Entries on spatial positioning:
....

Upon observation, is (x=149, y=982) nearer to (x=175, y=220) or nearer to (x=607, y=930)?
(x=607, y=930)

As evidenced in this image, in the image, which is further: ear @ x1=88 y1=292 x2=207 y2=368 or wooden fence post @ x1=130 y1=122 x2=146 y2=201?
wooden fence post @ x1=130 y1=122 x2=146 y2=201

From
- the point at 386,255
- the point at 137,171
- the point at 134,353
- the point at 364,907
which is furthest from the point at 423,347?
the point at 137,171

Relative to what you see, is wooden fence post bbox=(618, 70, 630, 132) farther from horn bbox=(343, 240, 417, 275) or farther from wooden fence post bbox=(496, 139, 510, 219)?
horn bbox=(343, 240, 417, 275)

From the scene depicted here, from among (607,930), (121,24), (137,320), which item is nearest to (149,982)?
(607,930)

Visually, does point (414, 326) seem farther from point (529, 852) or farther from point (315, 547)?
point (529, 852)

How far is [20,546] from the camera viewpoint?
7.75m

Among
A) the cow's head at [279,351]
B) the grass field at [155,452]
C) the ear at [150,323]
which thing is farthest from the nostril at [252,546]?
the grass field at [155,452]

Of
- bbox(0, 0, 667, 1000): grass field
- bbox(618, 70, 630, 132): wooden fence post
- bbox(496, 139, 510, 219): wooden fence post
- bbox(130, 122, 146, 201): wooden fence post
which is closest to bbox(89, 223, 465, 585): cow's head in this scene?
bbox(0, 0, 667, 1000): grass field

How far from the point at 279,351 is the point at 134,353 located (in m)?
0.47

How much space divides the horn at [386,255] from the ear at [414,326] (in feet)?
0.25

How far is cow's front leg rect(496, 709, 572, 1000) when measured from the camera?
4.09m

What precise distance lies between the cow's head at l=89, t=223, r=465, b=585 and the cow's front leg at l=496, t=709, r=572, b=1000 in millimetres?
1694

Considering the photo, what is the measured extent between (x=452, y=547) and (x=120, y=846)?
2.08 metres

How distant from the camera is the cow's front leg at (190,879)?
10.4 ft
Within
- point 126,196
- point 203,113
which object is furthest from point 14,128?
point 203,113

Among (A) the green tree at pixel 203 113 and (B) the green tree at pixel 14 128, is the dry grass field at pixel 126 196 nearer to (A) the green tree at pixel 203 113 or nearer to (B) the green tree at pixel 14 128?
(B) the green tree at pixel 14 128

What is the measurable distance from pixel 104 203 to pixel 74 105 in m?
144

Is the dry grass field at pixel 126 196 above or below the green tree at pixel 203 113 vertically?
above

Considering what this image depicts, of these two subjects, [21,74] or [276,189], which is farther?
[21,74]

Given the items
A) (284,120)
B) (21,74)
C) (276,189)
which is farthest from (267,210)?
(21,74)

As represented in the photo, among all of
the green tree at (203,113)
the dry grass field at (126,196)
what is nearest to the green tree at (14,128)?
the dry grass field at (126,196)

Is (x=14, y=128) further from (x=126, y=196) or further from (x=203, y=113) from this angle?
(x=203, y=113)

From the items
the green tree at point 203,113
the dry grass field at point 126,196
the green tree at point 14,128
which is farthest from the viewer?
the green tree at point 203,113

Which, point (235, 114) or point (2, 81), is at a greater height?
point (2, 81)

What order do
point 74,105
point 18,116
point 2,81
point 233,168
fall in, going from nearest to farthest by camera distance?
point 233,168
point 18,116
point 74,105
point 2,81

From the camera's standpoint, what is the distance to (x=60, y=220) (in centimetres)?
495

....

* Written request *
Write out the full set of records exactly as given.

* Exercise response *
Upon observation, is (x=149, y=982) nearer to (x=175, y=220) or nearer to (x=607, y=930)?
(x=607, y=930)

As evidenced in this image, in the image, which is further: ear @ x1=88 y1=292 x2=207 y2=368 or wooden fence post @ x1=130 y1=122 x2=146 y2=201?
wooden fence post @ x1=130 y1=122 x2=146 y2=201

From
- the point at 386,255
- the point at 137,171
- the point at 134,353
- the point at 364,907
which is furthest from the point at 423,347?
the point at 137,171

Relative to what you see, is wooden fence post bbox=(618, 70, 630, 132) farther from horn bbox=(343, 240, 417, 275) or farther from wooden fence post bbox=(496, 139, 510, 219)?
horn bbox=(343, 240, 417, 275)

From the scene depicted here, from among (607,930), (121,24), (137,320), which item is nearest to (149,982)?
(607,930)

Visually, does point (414, 326) seem farther from point (529, 852) or farther from point (315, 547)?
point (529, 852)

How far is [20,546] from the camera viewpoint?
7.75m

Among
A) the cow's head at [279,351]
B) the grass field at [155,452]
C) the ear at [150,323]
which thing is farthest from the nostril at [252,546]?
the grass field at [155,452]

Of
- bbox(0, 0, 667, 1000): grass field
- bbox(618, 70, 630, 132): wooden fence post
- bbox(496, 139, 510, 219): wooden fence post
- bbox(130, 122, 146, 201): wooden fence post
which is closest to bbox(89, 223, 465, 585): cow's head in this scene?
bbox(0, 0, 667, 1000): grass field

How far from the point at 279,351 is the point at 134,353 located (in m)?
0.47

How much space divides the horn at [386,255] from the ear at [414,326] (in feet)?
0.25

How far is cow's front leg rect(496, 709, 572, 1000) when measured from the camera?
4.09m

What precise distance lies between the cow's head at l=89, t=223, r=465, b=585 and the cow's front leg at l=496, t=709, r=572, b=1000 in millimetres?
1694

Considering the photo, what is the measured extent between (x=452, y=547) and (x=120, y=846)?
2.08 metres

How distant from the camera is the cow's front leg at (190,879)?
10.4 ft
Within
- point 126,196
- point 203,113
which object is furthest from point 14,128?
point 203,113

Among (A) the green tree at pixel 203 113 and (B) the green tree at pixel 14 128, is the dry grass field at pixel 126 196 nearer to (A) the green tree at pixel 203 113 or nearer to (B) the green tree at pixel 14 128?
(B) the green tree at pixel 14 128

What is the measurable distance from pixel 104 203 to pixel 74 105 in m?
144

Is the dry grass field at pixel 126 196 above or below the green tree at pixel 203 113 vertically?
above

Considering what this image depicts, of these two subjects, [21,74] or [276,189], which is farther?
[21,74]

Given the items
A) (284,120)
B) (21,74)
C) (276,189)
which is farthest from (267,210)?
(21,74)

As represented in the photo, among all of
the green tree at (203,113)
the dry grass field at (126,196)
what is nearest to the green tree at (14,128)?
the dry grass field at (126,196)

Is (x=14, y=128) further from (x=126, y=196) or further from (x=203, y=113) from this angle?
(x=203, y=113)

From the items
the green tree at point 203,113
the dry grass field at point 126,196
the green tree at point 14,128
which is farthest from the viewer?
the green tree at point 203,113

Which, point (235, 114) or point (2, 81), is at a greater height?
point (2, 81)

What order do
point 74,105
point 18,116
point 2,81
point 233,168
fall in, going from nearest to farthest by camera distance?
point 233,168
point 18,116
point 74,105
point 2,81

From the camera's standpoint, what is the distance to (x=60, y=220) (in centimetres)?
495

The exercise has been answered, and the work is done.